== EXERCISE TASK 1 ==
State how many lines in the rows below contain the string "potted". Give only the number.

== EXCERPTED TEXT ==

+-------+

You are viewing a plain text version of this content. The canonical link for it is here.
Posted to user@flink.apache.org by Sriram Ganesh <sr...@gmail.com> on 2022/10/21 08:03:44 UTC

Modify savepoints in Flink

Hi All,

I am working on a scenario where I need to modify the existing savepoint
operator state. Ex: Wanted to remove some offset of the savepoint.

What is the better practice for these scenarios?. Could you please help me
with any example as such?

Thanks in advance.

-- 
*Sriram G*
*Tech*

Re: Modify savepoints in Flink

Posted by Sriram Ganesh <sr...@gmail.com>.
Thanks, I'll check it out.

On Fri, Oct 21, 2022, 18:20 Piotr Nowojski <pn...@apache.org> wrote:

> Hi,
>
> Yes and no. StateProcessor API can read any Flink state, but you have to
> describe the state you want it to access. Take a look at the example in the
> docs [1].
>
> First you have an example of a theoretical production function
> `StatefulFunctionWithTime`, which state you want to modify. Note the
> `ValueState` and `ListState` fields and their descriptors. That's the state
> of that particular function. Descriptors determine how the state is
> serialised. Usually they are pretty simple.
> Below is the `ReaderFunction`, that you want to use to access/modify the
> state via the StateProcessor API. To do so, you have to specify the state
> you want to access and effectively mimic/copy paste the state descriptors
> from the production code.
>
> If you want to modify the state of a source/sink function, you would have
> to first take a look into the source code of such a connector to know what
> to modify and copy its descriptors. Also note that for source/sink the
> state is most likely non-keyed.
>
> Best,
> Piotrek
>
> [1]
> https://nightlies.apache.org/flink/flink-docs-release-1.15/docs/libs/state_processor_api/#keyed-state
>
> pt., 21 paź 2022 o 14:37 Sriram Ganesh <sr...@gmail.com> napisał(a):
>
>> I have question on this. Different connector can have different
>> serialisation and de-serlisation technique right?. Wouldn't that impact?.
>> If I use StateProcessor API, would that be agnostic to all the sources and
>> sinks?.

+-------+

== RECORDS FOR THE TASK ==
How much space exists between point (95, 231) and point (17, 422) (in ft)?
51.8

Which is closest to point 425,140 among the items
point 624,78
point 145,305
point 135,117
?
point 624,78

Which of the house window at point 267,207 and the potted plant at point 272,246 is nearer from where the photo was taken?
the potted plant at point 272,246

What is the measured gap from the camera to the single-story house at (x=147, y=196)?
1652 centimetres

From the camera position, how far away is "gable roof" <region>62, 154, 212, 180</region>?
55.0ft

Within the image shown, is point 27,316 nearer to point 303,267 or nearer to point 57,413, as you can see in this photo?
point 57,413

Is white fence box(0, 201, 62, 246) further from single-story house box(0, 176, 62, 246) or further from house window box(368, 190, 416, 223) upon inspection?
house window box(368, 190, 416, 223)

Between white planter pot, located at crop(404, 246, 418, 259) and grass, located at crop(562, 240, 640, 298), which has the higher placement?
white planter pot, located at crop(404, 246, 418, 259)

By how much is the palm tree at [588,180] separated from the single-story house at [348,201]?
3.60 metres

+-------+

== EXERCISE TASK 2 ==
In the thread about modifying Flink savepoints, what does the reply say the state of a source or sink is most likely to be?

== FULL ANSWER 1 ==
2

== FULL ANSWER 2 ==
It is most likely non-keyed.